Leetcode #2256: Minimum Average Difference
In this guide, we solve Leetcode #2256 Minimum Average Difference in Python and focus on the core idea that makes the solution efficient.
You will see the intuition, the step-by-step method, and a clean Python implementation you can use in interviews.
Problem Statement
You are given a 0-indexed integer array nums of length n.

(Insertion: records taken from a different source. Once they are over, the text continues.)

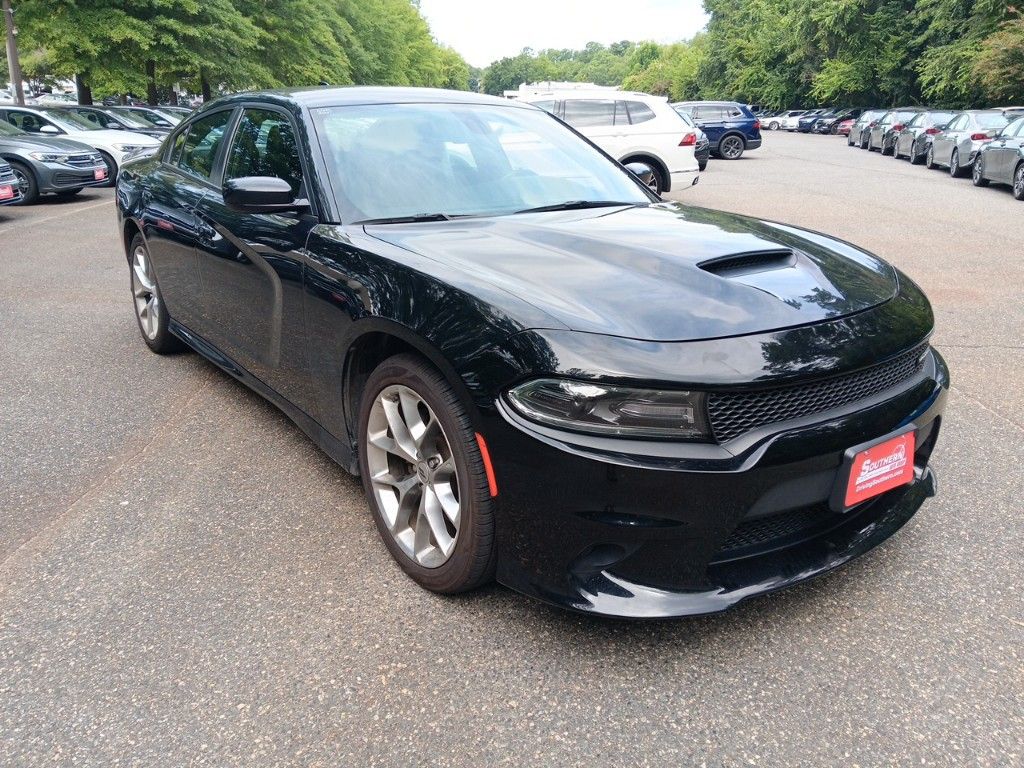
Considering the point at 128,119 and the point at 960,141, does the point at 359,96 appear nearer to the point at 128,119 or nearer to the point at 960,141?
the point at 128,119

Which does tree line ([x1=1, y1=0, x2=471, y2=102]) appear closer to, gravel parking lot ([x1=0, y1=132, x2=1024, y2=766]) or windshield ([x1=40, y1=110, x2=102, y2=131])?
windshield ([x1=40, y1=110, x2=102, y2=131])

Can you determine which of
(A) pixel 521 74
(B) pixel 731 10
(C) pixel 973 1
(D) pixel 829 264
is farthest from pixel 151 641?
(A) pixel 521 74

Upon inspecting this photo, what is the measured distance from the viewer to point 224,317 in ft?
12.7

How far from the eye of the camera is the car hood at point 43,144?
13.0m

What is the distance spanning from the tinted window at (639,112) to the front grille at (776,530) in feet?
38.6

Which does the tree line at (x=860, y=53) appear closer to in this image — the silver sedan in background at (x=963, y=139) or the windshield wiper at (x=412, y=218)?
the silver sedan in background at (x=963, y=139)

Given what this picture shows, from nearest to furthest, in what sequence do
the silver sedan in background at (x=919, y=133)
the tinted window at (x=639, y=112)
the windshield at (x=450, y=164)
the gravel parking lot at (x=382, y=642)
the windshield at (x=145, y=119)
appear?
the gravel parking lot at (x=382, y=642) → the windshield at (x=450, y=164) → the tinted window at (x=639, y=112) → the windshield at (x=145, y=119) → the silver sedan in background at (x=919, y=133)

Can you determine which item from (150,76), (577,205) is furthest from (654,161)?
(150,76)

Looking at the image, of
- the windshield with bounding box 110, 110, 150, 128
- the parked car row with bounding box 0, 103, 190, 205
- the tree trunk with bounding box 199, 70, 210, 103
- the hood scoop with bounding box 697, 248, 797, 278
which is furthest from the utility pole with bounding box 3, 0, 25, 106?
the hood scoop with bounding box 697, 248, 797, 278

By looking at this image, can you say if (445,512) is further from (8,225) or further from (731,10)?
(731,10)

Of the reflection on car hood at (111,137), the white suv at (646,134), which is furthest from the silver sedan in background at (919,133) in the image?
the reflection on car hood at (111,137)

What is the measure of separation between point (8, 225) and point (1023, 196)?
1566 centimetres

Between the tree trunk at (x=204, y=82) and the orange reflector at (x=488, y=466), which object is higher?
the tree trunk at (x=204, y=82)

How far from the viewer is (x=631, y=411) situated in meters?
2.10
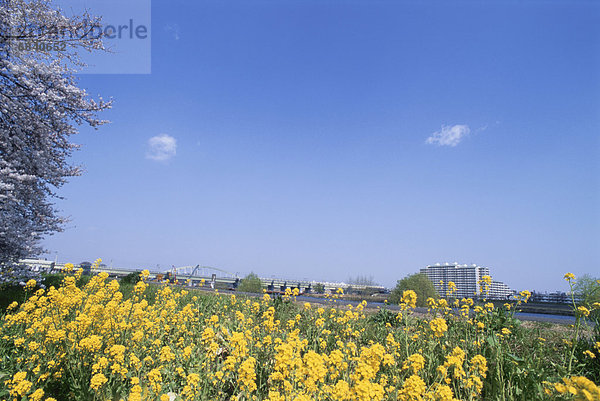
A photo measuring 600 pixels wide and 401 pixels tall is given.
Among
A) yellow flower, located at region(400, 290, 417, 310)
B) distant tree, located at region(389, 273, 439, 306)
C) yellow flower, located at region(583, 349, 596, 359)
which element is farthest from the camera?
distant tree, located at region(389, 273, 439, 306)

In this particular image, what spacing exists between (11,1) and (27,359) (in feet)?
33.3

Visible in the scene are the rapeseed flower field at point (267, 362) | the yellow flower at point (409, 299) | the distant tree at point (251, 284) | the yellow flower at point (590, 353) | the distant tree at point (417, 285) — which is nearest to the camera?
the rapeseed flower field at point (267, 362)

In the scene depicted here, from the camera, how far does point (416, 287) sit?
34781 millimetres

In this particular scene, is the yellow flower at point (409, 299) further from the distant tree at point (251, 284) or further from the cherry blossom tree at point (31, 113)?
the distant tree at point (251, 284)

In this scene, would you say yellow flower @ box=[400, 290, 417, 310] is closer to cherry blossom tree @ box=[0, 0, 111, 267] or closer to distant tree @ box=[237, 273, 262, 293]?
cherry blossom tree @ box=[0, 0, 111, 267]

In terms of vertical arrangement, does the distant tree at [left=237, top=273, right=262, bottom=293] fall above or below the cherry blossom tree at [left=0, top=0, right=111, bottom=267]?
below

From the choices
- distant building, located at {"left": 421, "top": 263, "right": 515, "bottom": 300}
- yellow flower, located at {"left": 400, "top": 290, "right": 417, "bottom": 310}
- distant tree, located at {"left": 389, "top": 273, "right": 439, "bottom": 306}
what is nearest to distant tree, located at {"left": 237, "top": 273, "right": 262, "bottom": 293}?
distant tree, located at {"left": 389, "top": 273, "right": 439, "bottom": 306}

The average difference of the index i is the absolute difference between the average of the first i + 1 elements of nums and the average of the last n - i - 1 elements.
Quick Facts
- Difficulty: Medium
- Premium: No
- Tags: Array, Prefix Sum
Intuition
Range queries become simple once we precompute cumulative sums.

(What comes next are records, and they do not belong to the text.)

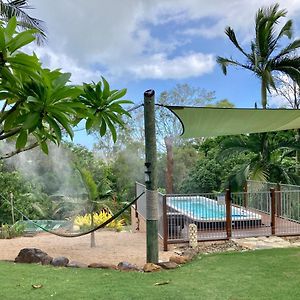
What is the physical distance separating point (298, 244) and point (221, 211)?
1.67 m

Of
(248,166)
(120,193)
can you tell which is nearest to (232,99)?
(120,193)

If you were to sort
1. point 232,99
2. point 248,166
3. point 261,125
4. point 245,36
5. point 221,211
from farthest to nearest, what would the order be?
1. point 232,99
2. point 245,36
3. point 248,166
4. point 221,211
5. point 261,125

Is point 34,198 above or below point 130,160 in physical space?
below

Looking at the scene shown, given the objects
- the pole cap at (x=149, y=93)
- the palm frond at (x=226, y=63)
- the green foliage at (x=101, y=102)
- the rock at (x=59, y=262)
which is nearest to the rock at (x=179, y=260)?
the rock at (x=59, y=262)

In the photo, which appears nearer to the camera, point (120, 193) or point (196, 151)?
point (120, 193)

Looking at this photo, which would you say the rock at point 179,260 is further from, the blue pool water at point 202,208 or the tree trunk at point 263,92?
the tree trunk at point 263,92

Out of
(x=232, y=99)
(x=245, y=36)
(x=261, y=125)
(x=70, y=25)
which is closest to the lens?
(x=261, y=125)

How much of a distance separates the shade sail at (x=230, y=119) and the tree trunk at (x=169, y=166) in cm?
949

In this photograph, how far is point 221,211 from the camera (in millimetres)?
8648

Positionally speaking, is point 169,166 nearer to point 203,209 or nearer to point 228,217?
point 203,209

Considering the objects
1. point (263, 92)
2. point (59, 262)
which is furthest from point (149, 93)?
point (263, 92)

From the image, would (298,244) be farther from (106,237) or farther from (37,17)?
(37,17)

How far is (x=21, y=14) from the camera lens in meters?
11.8

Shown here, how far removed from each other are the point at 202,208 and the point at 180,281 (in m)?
3.79
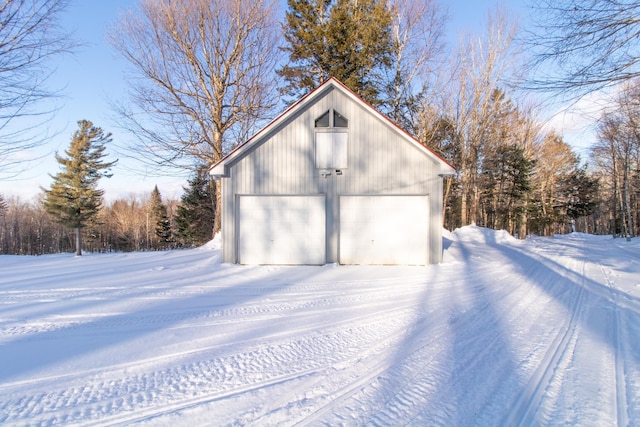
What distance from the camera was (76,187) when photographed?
2509cm

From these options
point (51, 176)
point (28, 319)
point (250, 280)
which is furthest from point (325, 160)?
point (51, 176)

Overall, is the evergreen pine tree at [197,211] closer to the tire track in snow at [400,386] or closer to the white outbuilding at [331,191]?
the white outbuilding at [331,191]

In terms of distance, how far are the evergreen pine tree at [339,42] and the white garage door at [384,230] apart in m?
9.68

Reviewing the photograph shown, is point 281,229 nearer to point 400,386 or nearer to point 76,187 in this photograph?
point 400,386

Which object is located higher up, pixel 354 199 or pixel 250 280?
pixel 354 199

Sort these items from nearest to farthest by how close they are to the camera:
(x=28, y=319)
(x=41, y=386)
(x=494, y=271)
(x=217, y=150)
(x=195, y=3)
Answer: (x=41, y=386) < (x=28, y=319) < (x=494, y=271) < (x=195, y=3) < (x=217, y=150)

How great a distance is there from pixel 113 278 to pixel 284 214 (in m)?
4.59

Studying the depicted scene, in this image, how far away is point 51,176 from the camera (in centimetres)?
2539

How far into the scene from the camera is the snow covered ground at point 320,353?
2.52m

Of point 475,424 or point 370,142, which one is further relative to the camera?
point 370,142

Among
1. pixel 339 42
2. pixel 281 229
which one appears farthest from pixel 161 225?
pixel 281 229

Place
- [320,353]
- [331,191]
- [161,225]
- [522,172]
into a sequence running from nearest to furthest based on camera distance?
1. [320,353]
2. [331,191]
3. [522,172]
4. [161,225]

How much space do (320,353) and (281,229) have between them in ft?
21.7

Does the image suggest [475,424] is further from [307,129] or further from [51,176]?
[51,176]
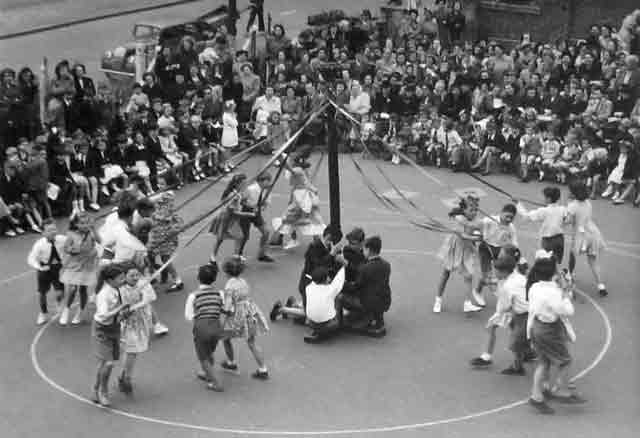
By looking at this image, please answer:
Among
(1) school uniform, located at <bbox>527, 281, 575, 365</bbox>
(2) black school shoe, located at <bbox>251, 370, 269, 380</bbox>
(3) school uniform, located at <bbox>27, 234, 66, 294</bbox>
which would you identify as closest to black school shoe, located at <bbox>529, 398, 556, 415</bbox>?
(1) school uniform, located at <bbox>527, 281, 575, 365</bbox>

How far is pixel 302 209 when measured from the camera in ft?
51.7

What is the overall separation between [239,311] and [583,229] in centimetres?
477

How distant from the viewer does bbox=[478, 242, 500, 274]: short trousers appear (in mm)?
14094

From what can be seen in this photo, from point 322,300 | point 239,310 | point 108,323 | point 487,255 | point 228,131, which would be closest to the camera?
point 108,323

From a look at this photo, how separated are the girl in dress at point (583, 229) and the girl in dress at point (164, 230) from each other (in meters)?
4.87

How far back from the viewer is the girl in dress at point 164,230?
47.5 feet

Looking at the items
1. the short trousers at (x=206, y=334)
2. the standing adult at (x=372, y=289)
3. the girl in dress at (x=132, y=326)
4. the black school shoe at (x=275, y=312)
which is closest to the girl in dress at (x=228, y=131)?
the black school shoe at (x=275, y=312)

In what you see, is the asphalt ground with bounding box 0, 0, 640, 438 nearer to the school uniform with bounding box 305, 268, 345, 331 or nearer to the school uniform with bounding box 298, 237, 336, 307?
the school uniform with bounding box 305, 268, 345, 331

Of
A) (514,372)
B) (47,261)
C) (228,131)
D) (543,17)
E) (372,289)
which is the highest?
(543,17)

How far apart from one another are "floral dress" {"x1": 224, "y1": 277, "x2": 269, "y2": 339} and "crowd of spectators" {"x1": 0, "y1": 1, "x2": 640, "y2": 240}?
5.02m

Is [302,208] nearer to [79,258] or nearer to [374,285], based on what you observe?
[374,285]

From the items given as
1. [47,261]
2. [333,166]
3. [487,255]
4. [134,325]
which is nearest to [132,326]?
[134,325]

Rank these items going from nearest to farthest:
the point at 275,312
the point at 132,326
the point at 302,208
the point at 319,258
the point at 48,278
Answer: the point at 132,326 → the point at 319,258 → the point at 48,278 → the point at 275,312 → the point at 302,208

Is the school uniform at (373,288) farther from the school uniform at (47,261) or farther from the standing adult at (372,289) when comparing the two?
the school uniform at (47,261)
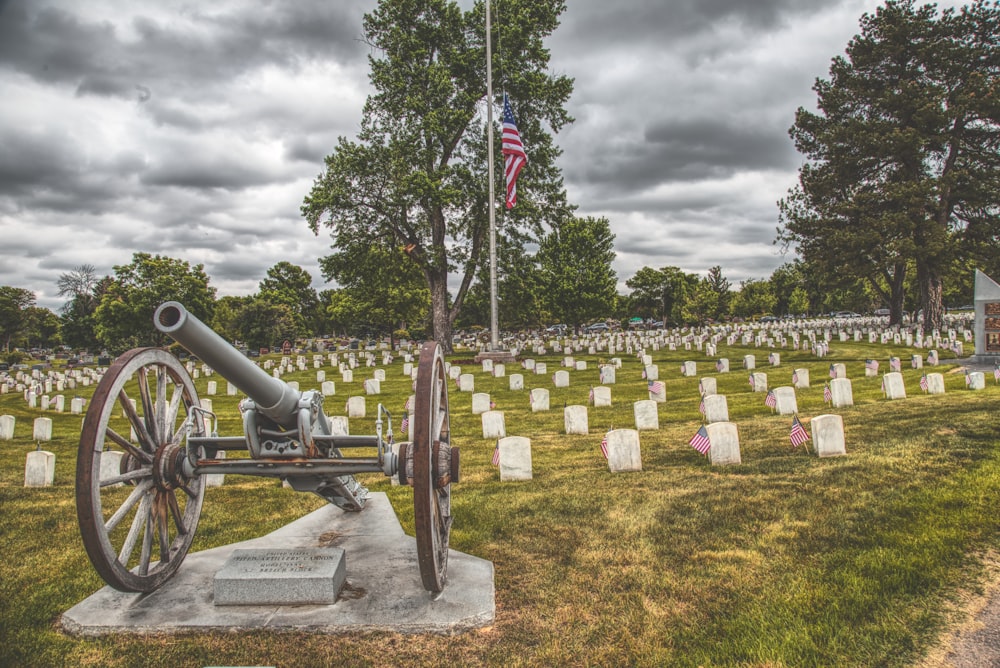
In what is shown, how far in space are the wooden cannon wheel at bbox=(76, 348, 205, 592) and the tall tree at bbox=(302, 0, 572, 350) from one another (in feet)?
78.1

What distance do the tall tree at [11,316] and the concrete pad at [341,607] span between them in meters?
70.6

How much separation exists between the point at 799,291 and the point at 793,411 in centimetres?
8260

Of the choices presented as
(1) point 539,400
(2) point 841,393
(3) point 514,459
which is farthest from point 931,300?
(3) point 514,459

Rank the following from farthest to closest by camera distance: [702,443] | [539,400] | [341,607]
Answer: [539,400]
[702,443]
[341,607]

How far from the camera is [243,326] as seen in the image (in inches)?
1800

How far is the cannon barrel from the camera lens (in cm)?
340

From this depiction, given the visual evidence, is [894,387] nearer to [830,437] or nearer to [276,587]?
[830,437]

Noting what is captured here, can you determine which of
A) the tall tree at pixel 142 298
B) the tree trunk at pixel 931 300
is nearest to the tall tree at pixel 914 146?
the tree trunk at pixel 931 300

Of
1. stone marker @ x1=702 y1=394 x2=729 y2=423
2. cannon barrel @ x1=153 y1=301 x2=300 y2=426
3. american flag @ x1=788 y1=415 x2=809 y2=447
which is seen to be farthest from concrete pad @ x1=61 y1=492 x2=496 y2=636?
stone marker @ x1=702 y1=394 x2=729 y2=423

We can transform subarray conditions into prefix comparisons.
Approach
Compute prefix sums and use a map to find matching prefixes.
This avoids nested loops while keeping the logic clear.
Steps:
- Compute prefix sums.
- Use a map to find valid ranges.
- Update the answer.
Example
Input: nums = [2,5,3,9,5,3]
Output: 3
Explanation:
- The average difference of index 0 is: |2 / 1 - (5 + 3 + 9 + 5 + 3) / 5| = |2 / 1 - 25 / 5| = |2 - 5| = 3.
- The average difference of index 1 is: |(2 + 5) / 2 - (3 + 9 + 5 + 3) / 4| = |7 / 2 - 20 / 4| = |3 - 5| = 2.
- The average difference of index 2 is: |(2 + 5 + 3) / 3 - (9 + 5 + 3) / 3| = |10 / 3 - 17 / 3| = |3 - 5| = 2.
- The average difference of index 3 is: |(2 + 5 + 3 + 9) / 4 - (5 + 3) / 2| = |19 / 4 - 8 / 2| = |4 - 4| = 0.
- The average difference of index 4 is: |(2 + 5 + 3 + 9 + 5) / 5 - 3 / 1| = |24 / 5 - 3 / 1| = |4 - 3| = 1.
- The average difference of index 5 is: |(2 + 5 + 3 + 9 + 5 + 3) / 6 - 0| = |27 / 6 - 0| = |4 - 0| = 4.
The average difference of index 3 is the minimum average difference so return 3.
Python Solution
class Solution:
def minimumAverageDifference(self, nums: List[int]) -> int:
pre, suf = 0, sum(nums)
n = len(nums)
ans, mi = 0, inf
for i, x in enumerate(nums):
pre += x
suf -= x
a = pre // (i + 1)
b = 0 if n - i - 1 == 0 else suf // (n - i - 1)
if (t := abs(a - b)) < mi:
ans = i
mi = t
return ans
Complexity
The time complexity is , where is the length of the array . The space complexity is .
Edge Cases and Pitfalls
Watch for boundary values, empty inputs, and duplicate values where applicable. If the problem involves ordering or constraints, confirm the invariant is preserved at every step.
Summary
This Python solution focuses on the essential structure of the problem and keeps the implementation interview-friendly while meeting the constraints.